Everyone who rides for any length of time has had these falls. Fortunately I have never had an altercation with a car. My worst was a fall I had ten or fifteen years ago. I left Lanesboro, Minnesota on the Root River Trail in the morning on my old Colnago Super, headed the thirty miles to the end of the trail in Houston. As the trail nears Houston it climbs out of the river valley up to the high ground. Apparently the state had issues acquiring the right of way because the trail is silly steep with a couple of switchbacks to gain the elevation. It's one of those hills that has you looking back between your legs at the freewheel, praying there is just one more big cog left. I am not a good climber. I won't say I conquered it; I survived it. I did not become a pedestrian.

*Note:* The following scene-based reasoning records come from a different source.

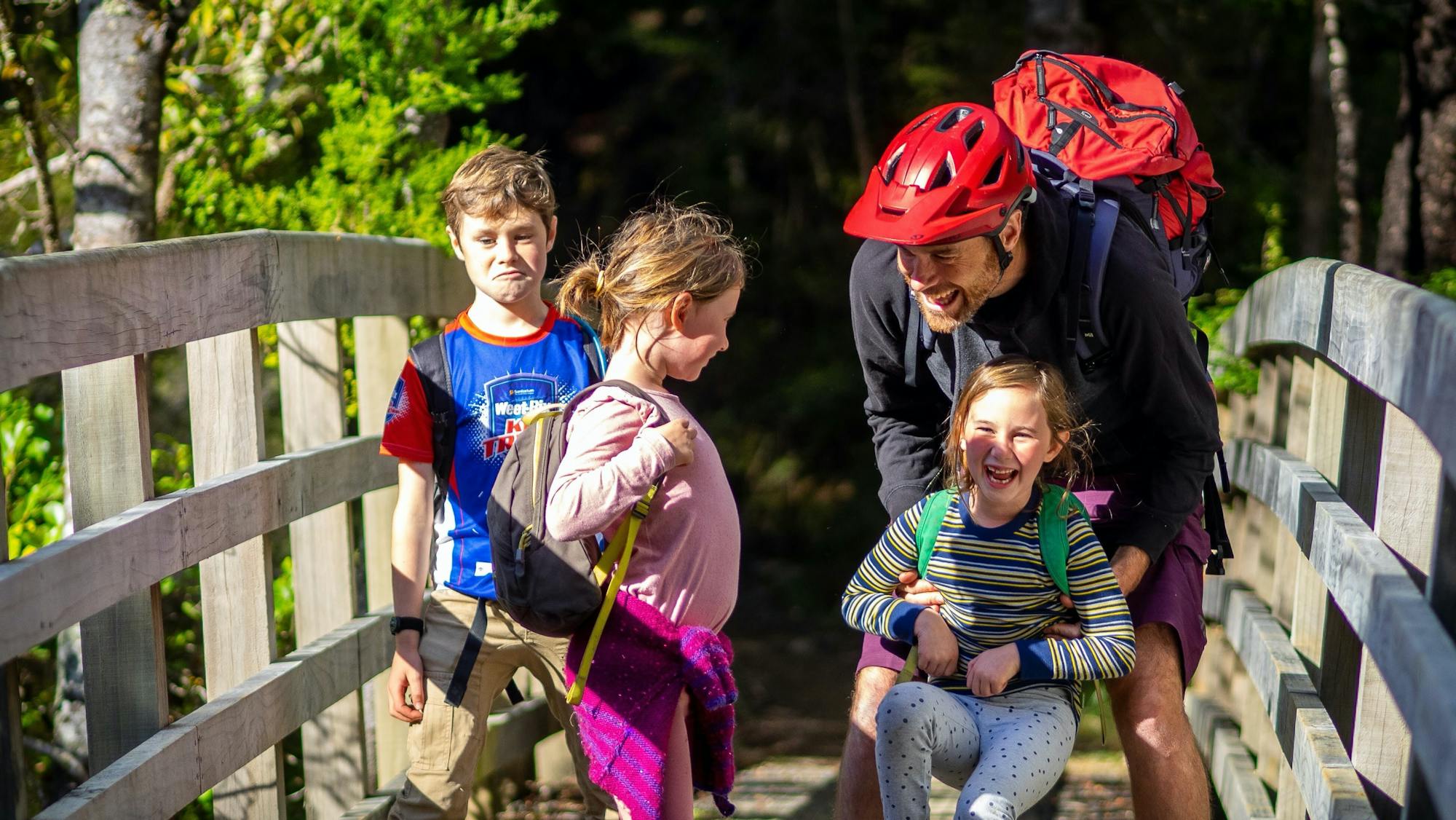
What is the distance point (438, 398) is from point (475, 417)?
0.29 ft

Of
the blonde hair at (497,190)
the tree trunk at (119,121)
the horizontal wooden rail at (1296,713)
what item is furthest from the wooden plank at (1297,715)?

After the hill it's more or less flat running for a couple of miles into town where I rested and had a snack under a tree in the park. As I was coming back I was thinking about the pros screaming down those twisting alpine roads. By the time I crested the hill I had convinced myself that I could do that too, and I let 'er roll. This was a terrible mistake. I don't know what I was thinking. The pros are riding down automobile roads with wide, sweeping curves. I wasn't. By the time I realized my folly the vintage Campagnolo brakes were not up to the task. I hung on the outside lip of the trail through the first curve, went into the second curve all jacked out of shape and shot off the road. The trail is steep enough that they were having erosion issues and had orange plastic erosion fence strung up on steel fence posts across the ditches. I hit the fence sliding broadside in the weeds. The bike and I somersaulted over the fence. I instinctively threw the Colnago up to protect it. Unfortunately, in the process, I impaled my guts on the top of one of the posts. I lay in the weeds for a quite a while holding my stomach, afraid to look. My shorts were ripped, my skin torn, bleeding and bruised, but I was okay. I felt like I had been gored by a runaway bull, but I was okay. The bike didn't have a scratch.
I think it was the longest thirty miles of my life. I had no juice left. By the time I got to Rushford I had bonked completely. I had no money on me, but I was desperate. I stopped at a cafe and threw myself on their mercy. I must have looked pretty bad. They didn't hesitate. They gave me a chocolate malt and a banana and I was able to ride the twenty miles back to my truck and the trip back home.